Where the money was spent
In 2012, expenditure for Non Blood Humanitarian Services was $376.2 million, with 76% of expenditure invested in delivery of Red Cross programs. Expenditure rose from 2011 in direct response to community need and in line with increases in government funding.
Fundraising costs amounted to $15.9 million (4% of total expenditure). This includes all costs associated with fundraising income, administering Emergency Appeals and soliciting non-cash gifts that, in accordance with organisational policy, are not recognised in the accounts.
Cost of administration was 6% of total expenditure in 2012 (7% in 2011). Administration includes essential support costs critical to the everyday running of the organisation.
Commercial costs relate to the sale of goods, workforce training and employment services to job seekers, including those with disabilities or a social disadvantage.
Our everyday work
89% of program expenditure was spent on our everyday humanitarian work, which aims to address disadvantage across Australia and overseas.
$225.3 million was spent here in Australia, accounting for 79.2% of program expenditure. This primarily went towards our everyday work helping people in the community.
There were no major disasters in 2012, resulting in lower donation levels overall, but recovery work continued in response to disasters that occurred in previous years. Disaster and emergency expenditure accounted for 11.1% of program expenditure this year. The majority of international expenditure was attending to disasters, such as the 2011 Earthquake and Tsunami in Japan. A total of $0.5 million was disbursed to the Victorian Flood Appeal Trust account and was the only domestic disaster expenditure.

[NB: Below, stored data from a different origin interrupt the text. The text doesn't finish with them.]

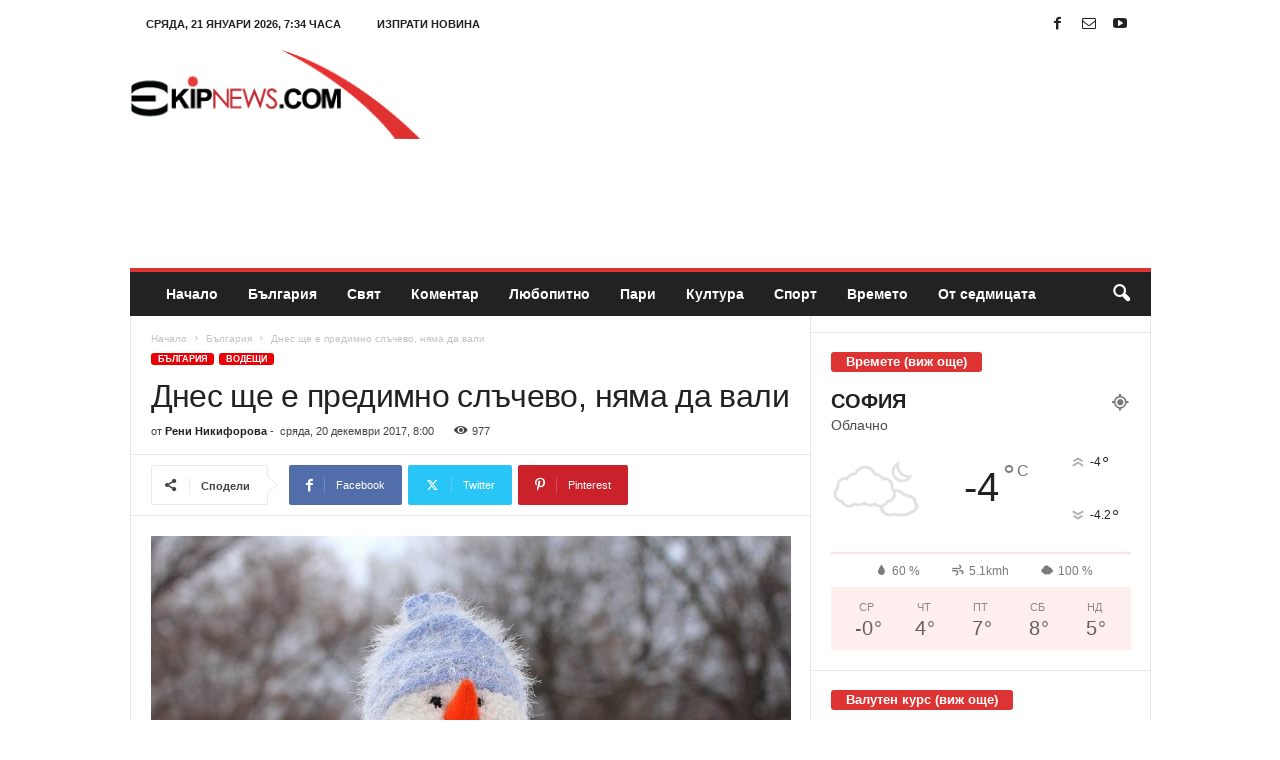

--- FILE ---
content_type: text/html; charset=UTF-8
request_url: https://ekipnews.com/wp-admin/admin-ajax.php?td_theme_name=Newsmag&v=5.4.3.3
body_size: -395
content:
{"5149":977}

Where the program money was spent
Program expenditure (excluding Blood Service) was $283.8 million, an increase of 47% from 2011. Red Cross humanitarian work is defined according to seven key priority areas. The majority of expenditure was for a range of health and welfare services designed to assist people impacted by migration. This expansion was a direct result of changes to Government policy and accounted for 45.6% of program expenditure, up from 19% in 2011.
The Social Inclusion priority area also increased due to a realignment of services and growth of homelessness programs. Expenditure increased for International Aid and Development activities funded by a partnership agreement with AusAID.
The Other category includes expenditure for programs that have been deemed critical to service provision in local communities, but don’t fall into one of the seven priority areas.